(Extracted records)

§

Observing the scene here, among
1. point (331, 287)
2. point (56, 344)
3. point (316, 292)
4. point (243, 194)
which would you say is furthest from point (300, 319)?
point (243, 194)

§

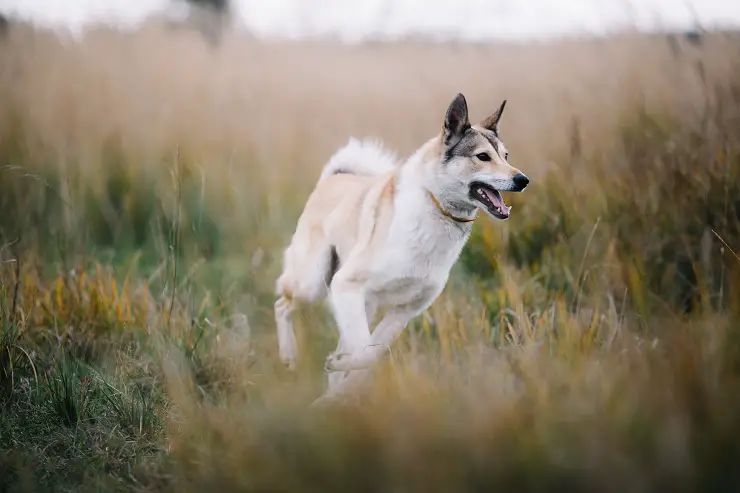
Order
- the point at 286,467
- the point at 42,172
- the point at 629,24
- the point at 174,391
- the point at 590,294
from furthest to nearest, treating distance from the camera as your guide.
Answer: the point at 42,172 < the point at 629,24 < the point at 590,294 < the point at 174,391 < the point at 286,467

§

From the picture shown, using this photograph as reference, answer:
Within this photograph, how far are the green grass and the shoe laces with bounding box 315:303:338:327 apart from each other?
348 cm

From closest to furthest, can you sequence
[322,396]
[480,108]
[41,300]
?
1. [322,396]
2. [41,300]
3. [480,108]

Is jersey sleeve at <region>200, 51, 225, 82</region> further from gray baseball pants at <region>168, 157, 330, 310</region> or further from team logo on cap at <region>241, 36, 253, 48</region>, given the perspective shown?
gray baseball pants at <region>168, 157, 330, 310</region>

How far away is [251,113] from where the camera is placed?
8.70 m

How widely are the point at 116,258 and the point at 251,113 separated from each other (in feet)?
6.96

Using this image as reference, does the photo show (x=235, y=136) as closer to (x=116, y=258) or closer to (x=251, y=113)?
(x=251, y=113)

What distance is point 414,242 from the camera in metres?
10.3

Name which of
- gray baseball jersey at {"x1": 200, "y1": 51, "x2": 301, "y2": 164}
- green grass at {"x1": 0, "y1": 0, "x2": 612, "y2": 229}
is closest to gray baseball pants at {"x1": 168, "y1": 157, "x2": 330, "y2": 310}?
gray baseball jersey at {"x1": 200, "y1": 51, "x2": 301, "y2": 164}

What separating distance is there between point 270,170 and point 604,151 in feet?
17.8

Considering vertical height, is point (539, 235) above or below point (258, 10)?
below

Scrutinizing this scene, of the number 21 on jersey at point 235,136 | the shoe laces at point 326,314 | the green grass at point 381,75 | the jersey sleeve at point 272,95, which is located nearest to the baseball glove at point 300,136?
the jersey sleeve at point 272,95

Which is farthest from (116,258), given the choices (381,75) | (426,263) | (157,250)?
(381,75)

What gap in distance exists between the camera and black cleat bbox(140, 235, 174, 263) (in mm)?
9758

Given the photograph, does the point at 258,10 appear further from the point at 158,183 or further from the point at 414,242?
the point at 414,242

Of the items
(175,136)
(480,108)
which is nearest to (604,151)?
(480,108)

§

Copy the lines above word for word, starting with the line containing "Name which of" and continuing through the line containing "is closest to". Include both of those lines.

-- ANSWER FOR THE TASK --
Name which of
- gray baseball jersey at {"x1": 200, "y1": 51, "x2": 301, "y2": 164}
- green grass at {"x1": 0, "y1": 0, "x2": 612, "y2": 229}
is closest to gray baseball pants at {"x1": 168, "y1": 157, "x2": 330, "y2": 310}?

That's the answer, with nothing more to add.